On Sun, Sep 25, 2011 at 2:35 AM, Mike Frysinger <firstname.lastname@example.org> wrote:
> On Fri, Sep 16, 2011 at 09:59, Rich Freeman wrote:
>> This will be a big challenge for a smaller distro like Gentoo. Obviously we
>> can't just go write our own Wayland replacement, even if we did essentially
>> make our own "systemd" of sorts.
> you're aware the ChromeOS is built on top of / with Gentoo right ?
Sure - I'm typing this on my CR-48. :)
However, I can't seem to find a chromeos-meta package in portage, and
the fact that my chromeos laptop has some feature does me little good
in getting my Gentoo desktop to do the same. At best ChromeOS is a
fork of Gentoo, and the work that is done to highly integrate it
doesn't really trickle back upstream. To be honest, I'm not sure it
would be easy for them to do so.
I think that the issue is that big companies are moving away from
The-Unix-Way(TM), to some extent. Rather than having a bunch of
modular components that you can mix and match, everybody is looking to
vertically integrate. That often starts with existing components but
then leads to various changes such that the components are no longer
Suppose you're a big integrator like Canonical. You employ 1000 linux
devs, all paid to work 40 hours per week and who regularly meet and
are competently managed/etc (let's assume for the sake of argument
that this makes them more productive). You want to add feature X to
your product. However, to accomplish this you need to get module A
and module B to talk to each other in some way not allowed by their
APIs. Module A is maintained by 3 volunteers, and module B is
maintained by 100 people but they have a huge NIH chip on their
shoulder and half of them work for competitors and they don't take
module A seriously. You can spend hundreds of hours getting them to
try them to play nicely with each other, or you can just fork A and B
and patch them to do what you want them to do. Sure, that is a
long-term maintenance burden, but your 1000 devs can surely handle
that. Repeat this 100 times and you end up with a chromium tarball
that consists of 90% redistributed 3rd-party libraries with subtle
tweaks. However, can you really argue with Google's success with this
The FOSS world tends to be messy - lots of strong personalities and
nobody really has a financial interest in doing much of anything that
doesn't scratch a personal itch. There are alliances of convenience.
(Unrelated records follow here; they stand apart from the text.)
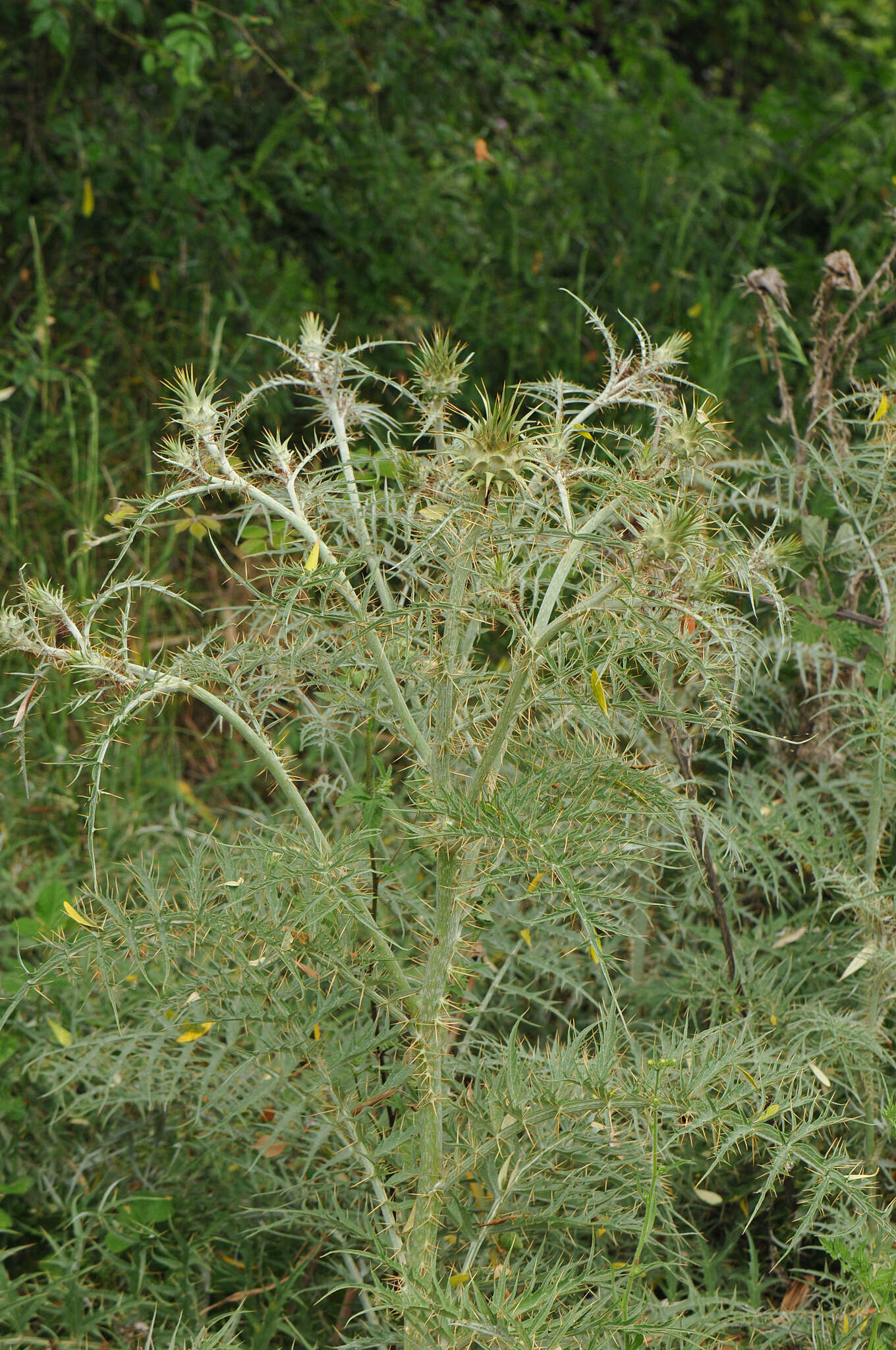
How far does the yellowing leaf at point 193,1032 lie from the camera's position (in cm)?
164

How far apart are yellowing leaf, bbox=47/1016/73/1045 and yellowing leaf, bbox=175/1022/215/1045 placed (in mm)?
367

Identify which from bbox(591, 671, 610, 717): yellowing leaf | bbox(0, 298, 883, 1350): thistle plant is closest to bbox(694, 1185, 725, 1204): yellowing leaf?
bbox(0, 298, 883, 1350): thistle plant

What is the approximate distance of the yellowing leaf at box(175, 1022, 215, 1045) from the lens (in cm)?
164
Big companies are finding it less expensive to just do an end-run
around the whole thing.
I think there will be a balance, since fundamentally there are
advantages to compatibility. However, I fear that the future will
look more and more like a world where you pick one ecosystem and end
up with first-rate apps that work nicely and 3rd-rate apps that don't.
If you pick KDE, then you had better like amarok or whatever else
comes with it, or be prepared to quit and restart the app anytime your
laptop switches from your car's bluetooth stereo to internal speakers.